How to complete this task:
Quote exactly, and only, the lines of the material below from the line with "o) Toda a manipulação" through the line with "a) Vidraria: placas".

:: Input

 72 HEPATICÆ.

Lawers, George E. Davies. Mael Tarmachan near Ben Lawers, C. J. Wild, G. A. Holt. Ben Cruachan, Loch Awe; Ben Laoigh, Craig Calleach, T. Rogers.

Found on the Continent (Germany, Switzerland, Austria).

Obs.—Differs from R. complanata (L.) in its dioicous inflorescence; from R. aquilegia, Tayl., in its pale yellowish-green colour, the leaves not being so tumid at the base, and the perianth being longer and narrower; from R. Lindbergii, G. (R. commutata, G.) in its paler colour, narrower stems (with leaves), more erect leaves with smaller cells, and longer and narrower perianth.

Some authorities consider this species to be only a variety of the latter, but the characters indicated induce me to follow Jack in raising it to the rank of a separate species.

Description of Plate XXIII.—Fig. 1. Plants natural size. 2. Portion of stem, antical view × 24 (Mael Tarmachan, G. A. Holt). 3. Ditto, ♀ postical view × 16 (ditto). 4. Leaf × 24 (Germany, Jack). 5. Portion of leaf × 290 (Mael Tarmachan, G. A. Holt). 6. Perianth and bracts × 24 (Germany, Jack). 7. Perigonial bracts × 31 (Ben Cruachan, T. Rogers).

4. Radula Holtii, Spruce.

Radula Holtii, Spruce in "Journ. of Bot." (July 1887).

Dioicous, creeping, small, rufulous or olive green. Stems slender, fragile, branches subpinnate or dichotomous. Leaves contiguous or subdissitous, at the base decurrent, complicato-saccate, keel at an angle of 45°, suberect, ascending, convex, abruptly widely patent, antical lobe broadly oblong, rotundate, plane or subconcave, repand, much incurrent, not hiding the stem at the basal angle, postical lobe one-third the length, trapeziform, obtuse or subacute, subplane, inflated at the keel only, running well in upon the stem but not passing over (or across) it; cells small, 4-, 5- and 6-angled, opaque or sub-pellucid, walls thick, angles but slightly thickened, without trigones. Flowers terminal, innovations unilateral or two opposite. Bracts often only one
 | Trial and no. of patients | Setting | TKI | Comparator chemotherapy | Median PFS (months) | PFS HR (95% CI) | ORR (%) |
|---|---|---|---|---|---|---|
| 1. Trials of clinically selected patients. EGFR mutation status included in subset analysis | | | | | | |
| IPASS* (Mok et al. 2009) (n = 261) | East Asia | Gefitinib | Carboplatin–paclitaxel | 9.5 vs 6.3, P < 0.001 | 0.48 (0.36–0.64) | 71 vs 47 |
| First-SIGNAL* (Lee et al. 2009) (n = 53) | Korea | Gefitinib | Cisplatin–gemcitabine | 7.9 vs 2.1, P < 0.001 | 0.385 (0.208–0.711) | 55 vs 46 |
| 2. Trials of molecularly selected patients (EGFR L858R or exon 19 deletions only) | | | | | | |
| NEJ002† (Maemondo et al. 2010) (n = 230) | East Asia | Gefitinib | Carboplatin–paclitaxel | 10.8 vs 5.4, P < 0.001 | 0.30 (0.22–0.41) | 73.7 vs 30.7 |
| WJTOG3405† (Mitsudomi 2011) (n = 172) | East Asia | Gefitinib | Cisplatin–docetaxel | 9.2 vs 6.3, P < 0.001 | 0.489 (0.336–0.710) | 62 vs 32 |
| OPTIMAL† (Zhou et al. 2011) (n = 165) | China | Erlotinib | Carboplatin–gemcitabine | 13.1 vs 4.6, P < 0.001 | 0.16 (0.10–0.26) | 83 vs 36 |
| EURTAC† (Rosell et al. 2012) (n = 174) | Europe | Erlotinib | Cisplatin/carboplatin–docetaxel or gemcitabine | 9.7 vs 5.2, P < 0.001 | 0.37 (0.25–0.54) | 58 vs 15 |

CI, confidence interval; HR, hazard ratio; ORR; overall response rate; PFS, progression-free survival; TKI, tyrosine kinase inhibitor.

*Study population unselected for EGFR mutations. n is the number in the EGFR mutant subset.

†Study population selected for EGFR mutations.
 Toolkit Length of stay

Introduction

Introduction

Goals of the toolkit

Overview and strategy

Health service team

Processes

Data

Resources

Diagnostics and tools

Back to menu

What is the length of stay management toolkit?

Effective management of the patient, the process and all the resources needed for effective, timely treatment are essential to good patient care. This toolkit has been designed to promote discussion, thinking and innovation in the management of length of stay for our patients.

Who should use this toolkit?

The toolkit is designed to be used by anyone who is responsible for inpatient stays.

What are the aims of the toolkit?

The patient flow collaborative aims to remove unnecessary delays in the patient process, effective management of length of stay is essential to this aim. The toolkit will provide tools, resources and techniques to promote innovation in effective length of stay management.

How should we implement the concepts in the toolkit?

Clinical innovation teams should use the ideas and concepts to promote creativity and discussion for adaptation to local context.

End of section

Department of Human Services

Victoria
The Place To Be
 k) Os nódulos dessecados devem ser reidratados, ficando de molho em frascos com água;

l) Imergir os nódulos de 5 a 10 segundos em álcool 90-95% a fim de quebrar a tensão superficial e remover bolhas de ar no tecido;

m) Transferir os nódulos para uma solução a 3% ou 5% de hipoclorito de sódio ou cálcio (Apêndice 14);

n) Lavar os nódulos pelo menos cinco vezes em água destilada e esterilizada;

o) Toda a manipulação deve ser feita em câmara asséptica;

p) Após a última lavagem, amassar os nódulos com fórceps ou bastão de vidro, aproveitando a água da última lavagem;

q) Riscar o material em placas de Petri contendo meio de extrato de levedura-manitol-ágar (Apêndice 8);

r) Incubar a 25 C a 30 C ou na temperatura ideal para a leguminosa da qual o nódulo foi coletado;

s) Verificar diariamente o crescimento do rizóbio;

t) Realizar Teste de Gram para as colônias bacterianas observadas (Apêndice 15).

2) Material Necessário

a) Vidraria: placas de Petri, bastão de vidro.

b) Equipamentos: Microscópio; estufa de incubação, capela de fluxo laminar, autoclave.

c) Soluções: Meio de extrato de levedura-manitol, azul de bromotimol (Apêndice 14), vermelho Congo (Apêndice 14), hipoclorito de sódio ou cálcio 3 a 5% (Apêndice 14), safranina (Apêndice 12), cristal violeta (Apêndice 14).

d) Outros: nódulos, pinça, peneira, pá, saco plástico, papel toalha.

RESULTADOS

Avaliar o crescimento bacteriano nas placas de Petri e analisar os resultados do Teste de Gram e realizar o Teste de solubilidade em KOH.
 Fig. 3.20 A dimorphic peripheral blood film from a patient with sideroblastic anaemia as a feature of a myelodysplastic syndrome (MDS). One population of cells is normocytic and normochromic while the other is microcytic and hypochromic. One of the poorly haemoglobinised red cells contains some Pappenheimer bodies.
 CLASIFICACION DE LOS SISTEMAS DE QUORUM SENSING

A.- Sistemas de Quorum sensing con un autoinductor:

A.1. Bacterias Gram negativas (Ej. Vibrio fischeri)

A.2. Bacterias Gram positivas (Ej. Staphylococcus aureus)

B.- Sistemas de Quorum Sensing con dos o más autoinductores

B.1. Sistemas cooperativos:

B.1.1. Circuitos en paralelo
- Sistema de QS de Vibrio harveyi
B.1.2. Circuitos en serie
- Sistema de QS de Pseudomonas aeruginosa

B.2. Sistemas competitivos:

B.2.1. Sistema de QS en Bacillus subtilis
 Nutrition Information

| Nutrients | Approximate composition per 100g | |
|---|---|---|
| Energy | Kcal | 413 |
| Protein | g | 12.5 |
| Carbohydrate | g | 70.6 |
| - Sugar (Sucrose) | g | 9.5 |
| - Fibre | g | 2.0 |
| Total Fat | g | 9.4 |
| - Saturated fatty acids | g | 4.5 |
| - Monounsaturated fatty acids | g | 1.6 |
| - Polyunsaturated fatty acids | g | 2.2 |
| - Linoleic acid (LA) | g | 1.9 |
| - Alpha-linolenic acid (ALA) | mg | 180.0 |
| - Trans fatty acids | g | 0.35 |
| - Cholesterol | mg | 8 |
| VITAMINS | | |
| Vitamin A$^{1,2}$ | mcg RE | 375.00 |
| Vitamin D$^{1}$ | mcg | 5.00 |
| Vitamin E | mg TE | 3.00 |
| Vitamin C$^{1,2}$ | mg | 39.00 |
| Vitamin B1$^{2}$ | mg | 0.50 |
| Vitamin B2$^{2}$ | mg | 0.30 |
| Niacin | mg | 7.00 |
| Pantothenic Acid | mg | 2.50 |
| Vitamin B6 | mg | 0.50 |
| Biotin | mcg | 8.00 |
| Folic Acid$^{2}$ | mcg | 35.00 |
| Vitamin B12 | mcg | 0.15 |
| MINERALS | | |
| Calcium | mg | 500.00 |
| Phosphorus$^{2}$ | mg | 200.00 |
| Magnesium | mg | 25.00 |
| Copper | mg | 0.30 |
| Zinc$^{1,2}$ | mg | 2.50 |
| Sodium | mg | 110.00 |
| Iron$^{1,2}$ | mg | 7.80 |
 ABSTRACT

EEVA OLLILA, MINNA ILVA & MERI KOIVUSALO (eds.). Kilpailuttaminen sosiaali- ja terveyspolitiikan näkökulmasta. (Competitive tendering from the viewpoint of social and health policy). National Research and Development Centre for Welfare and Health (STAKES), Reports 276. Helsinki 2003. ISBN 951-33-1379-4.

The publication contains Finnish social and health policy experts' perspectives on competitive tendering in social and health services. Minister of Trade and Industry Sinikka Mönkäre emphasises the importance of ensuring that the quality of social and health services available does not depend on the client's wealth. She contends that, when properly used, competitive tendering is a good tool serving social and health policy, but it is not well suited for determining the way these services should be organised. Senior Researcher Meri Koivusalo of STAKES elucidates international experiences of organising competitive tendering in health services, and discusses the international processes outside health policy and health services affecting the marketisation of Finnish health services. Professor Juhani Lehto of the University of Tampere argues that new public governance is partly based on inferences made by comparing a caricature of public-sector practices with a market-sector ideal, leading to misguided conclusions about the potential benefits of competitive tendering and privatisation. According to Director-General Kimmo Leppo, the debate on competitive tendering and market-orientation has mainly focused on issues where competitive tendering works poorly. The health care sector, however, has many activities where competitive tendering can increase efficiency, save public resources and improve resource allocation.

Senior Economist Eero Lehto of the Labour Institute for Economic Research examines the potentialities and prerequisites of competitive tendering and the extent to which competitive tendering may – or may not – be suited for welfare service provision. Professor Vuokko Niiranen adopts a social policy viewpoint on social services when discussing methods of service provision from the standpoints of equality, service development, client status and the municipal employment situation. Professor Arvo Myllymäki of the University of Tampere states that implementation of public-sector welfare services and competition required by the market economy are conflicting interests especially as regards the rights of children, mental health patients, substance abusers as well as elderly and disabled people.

::::

Written response:
o) Toda a manipulação deve ser feita em câmara asséptica;

p) Após a última lavagem, amassar os nódulos com fórceps ou bastão de vidro, aproveitando a água da última lavagem;

q) Riscar o material em placas de Petri contendo meio de extrato de levedura-manitol-ágar (Apêndice 8);

r) Incubar a 25 C a 30 C ou na temperatura ideal para a leguminosa da qual o nódulo foi coletado;

s) Verificar diariamente o crescimento do rizóbio;

t) Realizar Teste de Gram para as colônias bacterianas observadas (Apêndice 15).

2) Material Necessário

a) Vidraria: placas de Petri, bastão de vidro.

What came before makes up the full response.